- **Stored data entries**
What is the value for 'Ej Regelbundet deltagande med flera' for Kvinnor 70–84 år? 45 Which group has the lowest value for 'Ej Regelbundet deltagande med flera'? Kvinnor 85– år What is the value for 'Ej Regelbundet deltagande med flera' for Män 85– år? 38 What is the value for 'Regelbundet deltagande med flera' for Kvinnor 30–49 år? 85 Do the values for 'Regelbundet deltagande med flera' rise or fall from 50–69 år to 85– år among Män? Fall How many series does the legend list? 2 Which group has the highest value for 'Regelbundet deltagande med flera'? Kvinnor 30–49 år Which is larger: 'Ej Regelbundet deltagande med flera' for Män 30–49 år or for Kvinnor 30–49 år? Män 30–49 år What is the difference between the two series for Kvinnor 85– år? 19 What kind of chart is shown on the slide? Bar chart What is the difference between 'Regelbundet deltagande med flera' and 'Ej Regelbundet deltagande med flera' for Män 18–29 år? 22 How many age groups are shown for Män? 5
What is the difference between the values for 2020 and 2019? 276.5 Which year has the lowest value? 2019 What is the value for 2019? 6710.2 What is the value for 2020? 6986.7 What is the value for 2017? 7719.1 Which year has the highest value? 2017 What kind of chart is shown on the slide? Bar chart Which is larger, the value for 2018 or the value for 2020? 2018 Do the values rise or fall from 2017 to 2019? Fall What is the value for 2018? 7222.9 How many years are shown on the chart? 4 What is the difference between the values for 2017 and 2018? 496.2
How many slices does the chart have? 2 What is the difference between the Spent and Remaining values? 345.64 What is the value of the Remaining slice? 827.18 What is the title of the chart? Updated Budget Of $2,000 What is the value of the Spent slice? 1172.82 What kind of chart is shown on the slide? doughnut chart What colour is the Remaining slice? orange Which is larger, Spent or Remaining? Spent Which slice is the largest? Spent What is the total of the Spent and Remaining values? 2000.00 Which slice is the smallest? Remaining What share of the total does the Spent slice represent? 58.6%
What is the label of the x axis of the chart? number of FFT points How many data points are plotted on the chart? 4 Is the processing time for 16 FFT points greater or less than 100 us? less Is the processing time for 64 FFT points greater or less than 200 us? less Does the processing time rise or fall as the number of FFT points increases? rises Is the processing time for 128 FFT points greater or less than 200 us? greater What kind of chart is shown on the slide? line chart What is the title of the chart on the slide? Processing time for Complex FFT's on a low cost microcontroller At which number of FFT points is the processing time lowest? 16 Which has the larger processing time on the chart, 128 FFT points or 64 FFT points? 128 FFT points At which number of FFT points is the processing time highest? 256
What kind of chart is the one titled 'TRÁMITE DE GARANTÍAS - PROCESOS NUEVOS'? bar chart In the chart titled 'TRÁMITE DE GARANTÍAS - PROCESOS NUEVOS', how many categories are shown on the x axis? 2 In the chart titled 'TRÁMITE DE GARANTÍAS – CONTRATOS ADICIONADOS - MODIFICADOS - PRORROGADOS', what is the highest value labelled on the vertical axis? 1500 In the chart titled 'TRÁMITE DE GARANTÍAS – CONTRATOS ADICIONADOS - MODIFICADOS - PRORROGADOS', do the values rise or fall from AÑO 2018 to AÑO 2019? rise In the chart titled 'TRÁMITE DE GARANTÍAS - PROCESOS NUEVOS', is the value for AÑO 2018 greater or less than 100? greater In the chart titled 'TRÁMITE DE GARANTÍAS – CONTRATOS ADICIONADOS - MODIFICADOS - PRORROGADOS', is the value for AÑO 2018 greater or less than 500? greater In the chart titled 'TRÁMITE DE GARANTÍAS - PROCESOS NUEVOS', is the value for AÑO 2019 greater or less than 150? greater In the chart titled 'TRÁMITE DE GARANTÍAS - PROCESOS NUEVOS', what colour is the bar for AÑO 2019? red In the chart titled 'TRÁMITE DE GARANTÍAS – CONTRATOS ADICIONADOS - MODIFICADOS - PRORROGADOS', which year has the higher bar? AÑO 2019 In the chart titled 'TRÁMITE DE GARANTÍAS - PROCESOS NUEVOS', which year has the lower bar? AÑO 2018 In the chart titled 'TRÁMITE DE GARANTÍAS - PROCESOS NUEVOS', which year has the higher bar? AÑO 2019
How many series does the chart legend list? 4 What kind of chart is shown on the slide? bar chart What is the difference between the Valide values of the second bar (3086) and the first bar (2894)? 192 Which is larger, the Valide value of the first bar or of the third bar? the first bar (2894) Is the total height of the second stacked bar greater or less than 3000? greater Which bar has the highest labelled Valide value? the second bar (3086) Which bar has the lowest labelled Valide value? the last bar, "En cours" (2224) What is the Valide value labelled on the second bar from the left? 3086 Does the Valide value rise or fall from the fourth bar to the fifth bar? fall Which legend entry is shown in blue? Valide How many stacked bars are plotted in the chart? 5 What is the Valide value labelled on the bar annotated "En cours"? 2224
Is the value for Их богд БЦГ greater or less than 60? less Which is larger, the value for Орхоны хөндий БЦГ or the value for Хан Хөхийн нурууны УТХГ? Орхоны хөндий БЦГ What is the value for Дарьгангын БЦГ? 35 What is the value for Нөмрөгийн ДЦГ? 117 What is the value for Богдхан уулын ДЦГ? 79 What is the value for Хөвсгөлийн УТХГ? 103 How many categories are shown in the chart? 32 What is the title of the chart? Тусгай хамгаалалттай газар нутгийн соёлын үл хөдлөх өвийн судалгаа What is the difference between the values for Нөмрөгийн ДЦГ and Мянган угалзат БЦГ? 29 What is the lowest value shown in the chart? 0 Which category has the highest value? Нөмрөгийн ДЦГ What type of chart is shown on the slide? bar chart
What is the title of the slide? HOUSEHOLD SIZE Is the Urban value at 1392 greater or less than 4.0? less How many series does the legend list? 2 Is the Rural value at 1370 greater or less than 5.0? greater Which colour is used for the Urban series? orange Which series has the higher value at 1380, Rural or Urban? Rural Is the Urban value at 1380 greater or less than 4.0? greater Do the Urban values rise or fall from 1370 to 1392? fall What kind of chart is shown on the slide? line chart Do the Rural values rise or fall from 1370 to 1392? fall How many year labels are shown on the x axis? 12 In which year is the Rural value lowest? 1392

- **TASK BRIEF**
Turn the lines from the start of the records through the one containing "What is the difference between the values for 2020" into a Markdown table with the columns Row and Line, skipping any blank lines.

- **ANSWER SPACE**
| Row | Line |
|---|---|
| 1 | What is the value for 'Ej Regelbundet deltagande med flera' for Kvinnor 70–84 år? 45 Which group has the lowest value for 'Ej Regelbundet deltagande med flera'? Kvinnor 85– år What is the value for 'Ej Regelbundet deltagande med flera' for Män 85– år? 38 What is the value for 'Regelbundet deltagande med flera' for Kvinnor 30–49 år? 85 Do the values for 'Regelbundet deltagande med flera' rise or fall from 50–69 år to 85– år among Män? Fall How many series does the legend list? 2 Which group has the highest value for 'Regelbundet deltagande med flera'? Kvinnor 30–49 år Which is larger: 'Ej Regelbundet deltagande med flera' for Män 30–49 år or for Kvinnor 30–49 år? Män 30–49 år What is the difference between the two series for Kvinnor 85– år? 19 What kind of chart is shown on the slide? Bar chart What is the difference between 'Regelbundet deltagande med flera' and 'Ej Regelbundet deltagande med flera' for Män 18–29 år? 22 How many age groups are shown for Män? 5 |
| 2 | What is the difference between the values for 2020 and 2019? 276.5 Which year has the lowest value? 2019 What is the value for 2019? 6710.2 What is the value for 2020? 6986.7 What is the value for 2017? 7719.1 Which year has the highest value? 2017 What kind of chart is shown on the slide? Bar chart Which is larger, the value for 2018 or the value for 2020? 2018 Do the values rise or fall from 2017 to 2019? Fall What is the value for 2018? 7222.9 How many years are shown on the chart? 4 What is the difference between the values for 2017 and 2018? 496.2 |